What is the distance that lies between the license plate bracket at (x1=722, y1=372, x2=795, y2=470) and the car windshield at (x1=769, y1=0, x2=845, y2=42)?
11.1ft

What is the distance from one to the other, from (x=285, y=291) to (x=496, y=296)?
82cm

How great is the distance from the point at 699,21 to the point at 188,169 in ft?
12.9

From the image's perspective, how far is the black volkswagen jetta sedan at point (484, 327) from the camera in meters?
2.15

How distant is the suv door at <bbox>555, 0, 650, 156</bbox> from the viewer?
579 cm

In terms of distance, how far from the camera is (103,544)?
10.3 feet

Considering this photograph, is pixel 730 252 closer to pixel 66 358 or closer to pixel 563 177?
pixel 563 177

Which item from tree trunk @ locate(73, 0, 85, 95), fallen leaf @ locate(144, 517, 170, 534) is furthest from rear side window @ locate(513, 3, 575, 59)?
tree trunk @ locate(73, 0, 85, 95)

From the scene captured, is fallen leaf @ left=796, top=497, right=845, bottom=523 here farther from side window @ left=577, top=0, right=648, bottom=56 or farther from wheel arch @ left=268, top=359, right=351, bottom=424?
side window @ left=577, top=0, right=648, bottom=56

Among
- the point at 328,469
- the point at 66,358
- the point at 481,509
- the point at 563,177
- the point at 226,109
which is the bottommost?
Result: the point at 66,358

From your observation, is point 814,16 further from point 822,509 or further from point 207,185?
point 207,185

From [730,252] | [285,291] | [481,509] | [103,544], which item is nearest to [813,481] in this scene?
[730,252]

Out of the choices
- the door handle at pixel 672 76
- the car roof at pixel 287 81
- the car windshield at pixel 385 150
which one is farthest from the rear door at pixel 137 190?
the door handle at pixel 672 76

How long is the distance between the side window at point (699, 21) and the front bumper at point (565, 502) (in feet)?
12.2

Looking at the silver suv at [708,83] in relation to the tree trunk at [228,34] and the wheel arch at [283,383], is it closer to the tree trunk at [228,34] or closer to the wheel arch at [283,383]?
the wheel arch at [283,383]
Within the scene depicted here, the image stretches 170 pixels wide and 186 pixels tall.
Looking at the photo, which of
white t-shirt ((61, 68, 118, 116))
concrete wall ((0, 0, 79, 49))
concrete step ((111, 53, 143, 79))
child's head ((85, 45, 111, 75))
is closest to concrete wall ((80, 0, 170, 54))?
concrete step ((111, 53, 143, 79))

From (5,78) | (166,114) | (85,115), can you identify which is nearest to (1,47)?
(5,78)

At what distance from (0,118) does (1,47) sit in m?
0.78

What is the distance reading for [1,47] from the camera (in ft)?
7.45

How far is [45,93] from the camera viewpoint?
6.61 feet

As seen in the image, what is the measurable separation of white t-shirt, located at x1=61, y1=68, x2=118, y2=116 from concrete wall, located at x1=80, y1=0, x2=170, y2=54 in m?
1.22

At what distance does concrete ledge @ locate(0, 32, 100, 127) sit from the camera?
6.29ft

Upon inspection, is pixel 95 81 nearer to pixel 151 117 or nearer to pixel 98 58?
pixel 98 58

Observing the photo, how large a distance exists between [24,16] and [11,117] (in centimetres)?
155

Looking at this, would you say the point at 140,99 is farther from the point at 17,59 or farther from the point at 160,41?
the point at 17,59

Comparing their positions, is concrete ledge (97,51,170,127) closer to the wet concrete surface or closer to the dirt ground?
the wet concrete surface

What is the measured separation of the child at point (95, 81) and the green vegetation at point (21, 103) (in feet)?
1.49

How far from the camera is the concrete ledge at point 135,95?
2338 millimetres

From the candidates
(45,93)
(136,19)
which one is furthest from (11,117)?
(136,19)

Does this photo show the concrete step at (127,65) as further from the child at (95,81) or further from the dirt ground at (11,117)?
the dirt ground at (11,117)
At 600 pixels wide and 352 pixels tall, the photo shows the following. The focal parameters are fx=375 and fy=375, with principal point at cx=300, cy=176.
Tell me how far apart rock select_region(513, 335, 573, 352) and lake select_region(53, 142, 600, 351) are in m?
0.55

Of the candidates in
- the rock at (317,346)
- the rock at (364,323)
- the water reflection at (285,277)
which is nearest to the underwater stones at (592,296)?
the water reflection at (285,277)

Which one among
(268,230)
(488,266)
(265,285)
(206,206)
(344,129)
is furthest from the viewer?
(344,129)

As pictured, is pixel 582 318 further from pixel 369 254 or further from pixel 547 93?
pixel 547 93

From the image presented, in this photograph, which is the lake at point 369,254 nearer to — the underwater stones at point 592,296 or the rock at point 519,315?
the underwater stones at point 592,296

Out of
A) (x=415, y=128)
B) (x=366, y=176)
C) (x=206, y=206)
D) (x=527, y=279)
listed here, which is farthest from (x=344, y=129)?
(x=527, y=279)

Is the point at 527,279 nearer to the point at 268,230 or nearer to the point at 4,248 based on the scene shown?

__What to work on__. Retype the listing above in full, with no alterations.

__Exercise solution__.
What is the distance that lies between the license plate bracket at (x1=722, y1=372, x2=795, y2=470) and the car windshield at (x1=769, y1=0, x2=845, y2=42)?
11.1ft

What is the distance from one to the other, from (x=285, y=291) to (x=496, y=296)?
82cm

How great is the distance from the point at 699,21 to the point at 188,169 in ft?
12.9

From the image's perspective, how far is the black volkswagen jetta sedan at point (484, 327) from the camera in meters?
2.15

How distant is the suv door at <bbox>555, 0, 650, 156</bbox> from the viewer?
579 cm

In terms of distance, how far from the camera is (103,544)?
10.3 feet

Considering this photograph, is pixel 730 252 closer to pixel 66 358 or closer to pixel 563 177?
pixel 563 177

Which item from tree trunk @ locate(73, 0, 85, 95), fallen leaf @ locate(144, 517, 170, 534) is furthest from rear side window @ locate(513, 3, 575, 59)?
tree trunk @ locate(73, 0, 85, 95)

From the scene captured, is fallen leaf @ left=796, top=497, right=845, bottom=523 here farther from side window @ left=577, top=0, right=648, bottom=56 or farther from wheel arch @ left=268, top=359, right=351, bottom=424?
side window @ left=577, top=0, right=648, bottom=56

Among
- the point at 328,469
- the point at 66,358
- the point at 481,509
- the point at 563,177
- the point at 226,109
which is the bottommost?
Result: the point at 66,358

From your observation, is point 814,16 further from point 822,509 or further from point 207,185?
point 207,185

From [730,252] | [285,291] | [481,509] | [103,544], which item is nearest to [813,481] in this scene?
[730,252]

Out of the choices
- the door handle at pixel 672 76
- the car roof at pixel 287 81
- the car windshield at pixel 385 150
which one is farthest from the rear door at pixel 137 190?
the door handle at pixel 672 76

How long is the distance between the side window at point (699, 21) and the front bumper at point (565, 502) (in feet)?
12.2

Looking at the silver suv at [708,83] in relation to the tree trunk at [228,34] and the wheel arch at [283,383], is it closer to the tree trunk at [228,34] or closer to the wheel arch at [283,383]?
the wheel arch at [283,383]
Within the scene depicted here, the image stretches 170 pixels wide and 186 pixels tall.
Looking at the photo, which of
white t-shirt ((61, 68, 118, 116))
concrete wall ((0, 0, 79, 49))
concrete step ((111, 53, 143, 79))
child's head ((85, 45, 111, 75))
is closest to concrete wall ((80, 0, 170, 54))?
concrete step ((111, 53, 143, 79))

From (5,78) | (166,114) | (85,115), can you identify which is nearest to (1,47)?
(5,78)

At what distance from (0,118) does (1,47) sit in m?
0.78

What is the distance reading for [1,47] from the camera (in ft)?
7.45

How far is [45,93] from the camera viewpoint?
6.61 feet

As seen in the image, what is the measurable separation of white t-shirt, located at x1=61, y1=68, x2=118, y2=116 from concrete wall, located at x1=80, y1=0, x2=170, y2=54 in m?
1.22

At what distance does concrete ledge @ locate(0, 32, 100, 127) sit from the camera?
6.29ft

Upon inspection, is pixel 95 81 nearer to pixel 151 117 or nearer to pixel 98 58?
pixel 98 58

Observing the photo, how large a distance exists between [24,16] and [11,117] (in centimetres)?
155

Looking at this, would you say the point at 140,99 is farther from the point at 17,59 or farther from the point at 160,41?
the point at 17,59

Comparing their positions, is concrete ledge (97,51,170,127) closer to the wet concrete surface or closer to the dirt ground?
the wet concrete surface

What is the measured separation of the child at point (95, 81) and the green vegetation at point (21, 103) (in feet)?
1.49

How far from the camera is the concrete ledge at point 135,95?
2338 millimetres

From the candidates
(45,93)
(136,19)
which one is furthest from (11,117)?
(136,19)

Does this photo show the concrete step at (127,65) as further from the child at (95,81) or further from the dirt ground at (11,117)?
the dirt ground at (11,117)
At 600 pixels wide and 352 pixels tall, the photo shows the following. The focal parameters are fx=375 and fy=375, with principal point at cx=300, cy=176.
Tell me how far apart rock select_region(513, 335, 573, 352) and lake select_region(53, 142, 600, 351) are in m?
0.55

Of the candidates in
- the rock at (317,346)
- the rock at (364,323)
- the water reflection at (285,277)
which is nearest to the underwater stones at (592,296)?
the water reflection at (285,277)

Which one among
(268,230)
(488,266)
(265,285)
(206,206)
(344,129)
is furthest from the viewer?
(344,129)

As pictured, is pixel 582 318 further from pixel 369 254 or further from pixel 547 93?
pixel 547 93

From the image presented, in this photograph, which is the lake at point 369,254 nearer to — the underwater stones at point 592,296 or the rock at point 519,315?
the underwater stones at point 592,296

Out of
A) (x=415, y=128)
B) (x=366, y=176)
C) (x=206, y=206)
D) (x=527, y=279)
listed here, which is farthest from (x=344, y=129)?
(x=527, y=279)

Is the point at 527,279 nearer to the point at 268,230 or nearer to the point at 4,248 based on the scene shown?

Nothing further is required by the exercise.